The Two Doors of Crypto Perception

You may have seen a photo of a dress circulating on social media last year. People were asked what colour the dress was. Some saw white and gold, some lilac and gold, and others saw blue and black. The post demonstrated that perception is not universal, and the same can be said about cryptocurrency and blockchain technology, which can be viewed through two lenses.

Data and code first

There are those who perceive the technology to be the most important aspect of this new space and the one that will outlast all other aspects. Some people see the blockchain as a gigantic network of global computers working on the decentralised principle. Most often these ‘believers’ are software designers and developers who are focused on code and data. They see lots of potential in the blockchain for implementing new forms of software with new capabilities. It offers them data storage that is resistant to censorship and is immutable. It can also be audited and the code can’t be changed once it’s in use. This is one group, but there is another.

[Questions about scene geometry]
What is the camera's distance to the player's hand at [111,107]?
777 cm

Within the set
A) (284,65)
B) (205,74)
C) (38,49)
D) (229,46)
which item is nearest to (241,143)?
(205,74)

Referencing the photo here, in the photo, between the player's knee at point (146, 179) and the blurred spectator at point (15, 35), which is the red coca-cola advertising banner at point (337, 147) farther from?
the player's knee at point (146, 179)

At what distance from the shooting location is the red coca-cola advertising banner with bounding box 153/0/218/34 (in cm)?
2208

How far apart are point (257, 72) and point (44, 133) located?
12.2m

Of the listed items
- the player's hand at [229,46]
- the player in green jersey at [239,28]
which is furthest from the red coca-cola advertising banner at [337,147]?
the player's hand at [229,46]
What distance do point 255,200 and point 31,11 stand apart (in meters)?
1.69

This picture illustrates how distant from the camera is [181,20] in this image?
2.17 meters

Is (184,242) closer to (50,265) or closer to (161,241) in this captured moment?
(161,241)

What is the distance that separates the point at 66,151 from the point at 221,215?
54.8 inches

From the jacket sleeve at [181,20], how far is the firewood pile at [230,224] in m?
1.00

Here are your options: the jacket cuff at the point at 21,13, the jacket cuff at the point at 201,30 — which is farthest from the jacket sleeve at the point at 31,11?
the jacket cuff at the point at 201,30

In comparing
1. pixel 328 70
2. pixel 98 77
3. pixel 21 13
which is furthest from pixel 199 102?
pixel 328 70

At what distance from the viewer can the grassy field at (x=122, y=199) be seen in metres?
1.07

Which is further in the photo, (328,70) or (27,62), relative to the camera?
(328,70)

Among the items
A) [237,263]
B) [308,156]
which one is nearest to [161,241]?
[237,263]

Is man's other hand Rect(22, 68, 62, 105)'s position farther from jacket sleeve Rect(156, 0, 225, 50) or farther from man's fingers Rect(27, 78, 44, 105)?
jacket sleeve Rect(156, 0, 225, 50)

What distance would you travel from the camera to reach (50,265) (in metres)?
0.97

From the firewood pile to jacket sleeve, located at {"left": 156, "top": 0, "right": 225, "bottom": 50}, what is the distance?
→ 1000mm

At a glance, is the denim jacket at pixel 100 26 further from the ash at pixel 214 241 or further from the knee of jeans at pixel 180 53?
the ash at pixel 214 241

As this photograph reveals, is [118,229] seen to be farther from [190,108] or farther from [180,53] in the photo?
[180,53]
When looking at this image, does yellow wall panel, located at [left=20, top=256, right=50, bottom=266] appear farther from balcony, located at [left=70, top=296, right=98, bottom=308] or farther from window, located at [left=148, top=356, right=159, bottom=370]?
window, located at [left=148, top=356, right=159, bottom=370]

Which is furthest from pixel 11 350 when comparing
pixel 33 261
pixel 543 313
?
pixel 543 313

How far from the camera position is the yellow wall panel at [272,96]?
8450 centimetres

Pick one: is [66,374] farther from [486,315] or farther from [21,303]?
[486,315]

▶ _Task list_:
**1.** List every color named in the crypto perception text.
**2.** Copy the crypto perception text word for word, starting with "Data and code" and going on through "there is another.".
**3.** According to the crypto perception text, who are these "believers" most often?

▶ _Answers for the exercise_:
**1.** white, gold, lilac, blue, black

**2.**
Data and code first

There are those who perceive the technology to be the most important aspect of this new space and the one that will outlast all other aspects. Some people see the blockchain as a gigantic network of global computers working on the decentralised principle. Most often these ‘believers’ are software designers and developers who are focused on code and data. They see lots of potential in the blockchain for implementing new forms of software with new capabilities. It offers them data storage that is resistant to censorship and is immutable. It can also be audited and the code can’t be changed once it’s in use. This is one group, but there is another.

**3.** Software designers and developers.